Re: raid5d hangs when stopping an array during reshape
From: Dan Williams <hidden>
Date: 2016-02-24 21:21:08
On Wed, Dec 30, 2015 at 5:45 AM, Artur Paszkiewicz [off-list ref] wrote:
Hi,
I'm seeing a hang when trying to stop a RAID5 array that is undergoing
reshape:
[ 99.629924] md: reshape of RAID array md0
[ 99.631150] md: minimum _guaranteed_ speed: 1000 KB/sec/disk.
[ 99.632737] md: using maximum available idle IO bandwidth (but not more than 200000 KB/sec) for reshape.
[ 99.635366] md: using 128k window, over a total of 1047552k.
[ 103.819848] md: md0: reshape interrupted.

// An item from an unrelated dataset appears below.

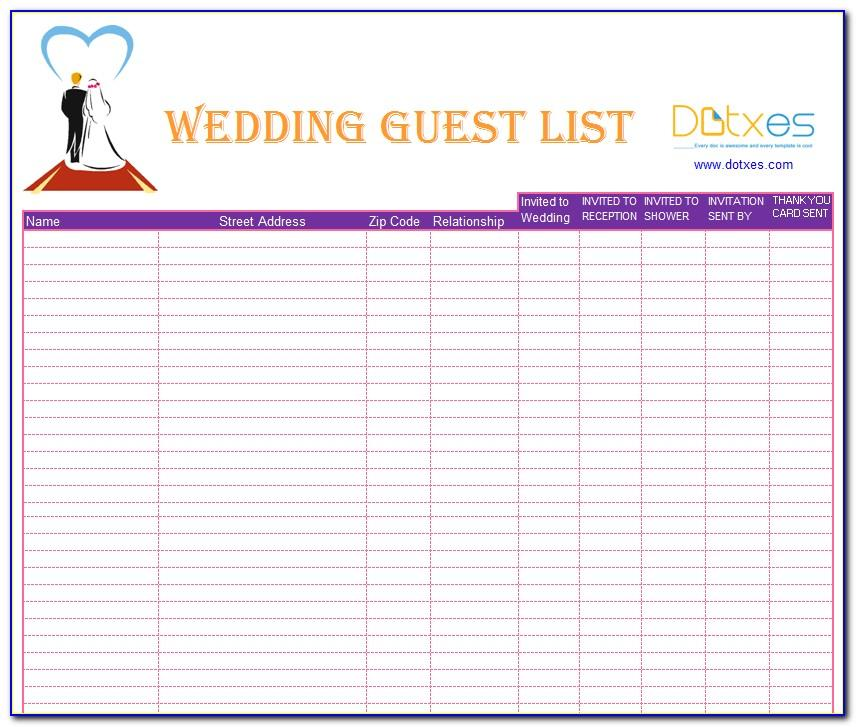 Wedding To Do List Template Word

[ 150.127132] INFO: task md0_raid5:3234 blocked for more than 30 seconds.
[ 150.128717] Not tainted 4.4.0-rc5+ #54
[ 150.129939] "echo 0 > /proc/sys/kernel/hung_task_timeout_secs" disables this message.

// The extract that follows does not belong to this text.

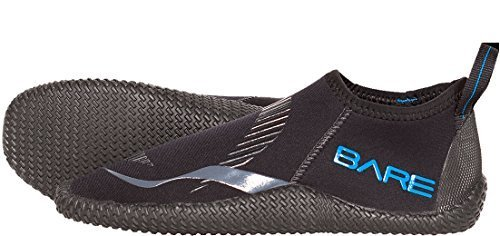 Sports By Boots Feet 10 Bare 3mm Black q4w0xYX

[ 150.132116] md0_raid5 D ffff88003b1d7ba0 14104 3234 2 0x00000000
[ 150.134081] ffff88003b1d7ba0 ffffffff81e104c0 ffff88003bad0000 ffff88003b1d8000
[ 150.137205] ffff88003d66380c 0000000000000001 ffff88003d663a50 ffff88003d663800
[ 150.139994] ffff88003b1d7bb8 ffffffff81876050 ffff88003d663800 ffff88003b1d7c28
[ 150.142606] Call Trace:
[ 150.143551] [<ffffffff81876050>] schedule+0x30/0x80
[ 150.144883] [<ffffffffa005fc80>] raid5_quiesce+0x200/0x250 [raid456]
[ 150.147964] [<ffffffff810882a0>] ? prepare_to_wait_event+0xf0/0xf0
[ 150.149661] [<ffffffffa0003bca>] mddev_suspend.part.26+0x7a/0x90 [md_mod]

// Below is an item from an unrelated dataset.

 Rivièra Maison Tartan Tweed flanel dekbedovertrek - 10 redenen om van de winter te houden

[ 150.151376] [<ffffffffa0003bf7>] mddev_suspend+0x17/0x20 [md_mod]
[ 150.153268] [<ffffffffa0064e29>] check_reshape+0xb9/0x6b0 [raid456]
[ 150.154869] [<ffffffff8107e63f>] ? set_next_entity+0x9f/0x6d0
[ 150.156359] [<ffffffff8107af68>] ? sched_clock_local+0x18/0x80
[ 150.157848] [<ffffffff81081400>] ? pick_next_entity+0xa0/0x150
[ 150.159348] [<ffffffff810830ae>] ? pick_next_task_fair+0x3fe/0x460
[ 150.160887] [<ffffffffa0065471>] raid5_check_reshape+0x51/0xa0 [raid456]
[ 150.162482] [<ffffffffa000ba59>] md_check_recovery+0x2f9/0x480 [md_mod]
[ 150.164074] [<ffffffffa00697b4>] raid5d+0x34/0x650 [raid456]
[ 150.165751] [<ffffffff81876050>] ? schedule+0x30/0x80
[ 150.167508] [<ffffffff818786ef>] ? schedule_timeout+0x1ef/0x270
[ 150.169784] [<ffffffff81875ac3>] ? __schedule+0x313/0x870
[ 150.171194] [<ffffffffa0002e61>] md_thread+0x111/0x130 [md_mod]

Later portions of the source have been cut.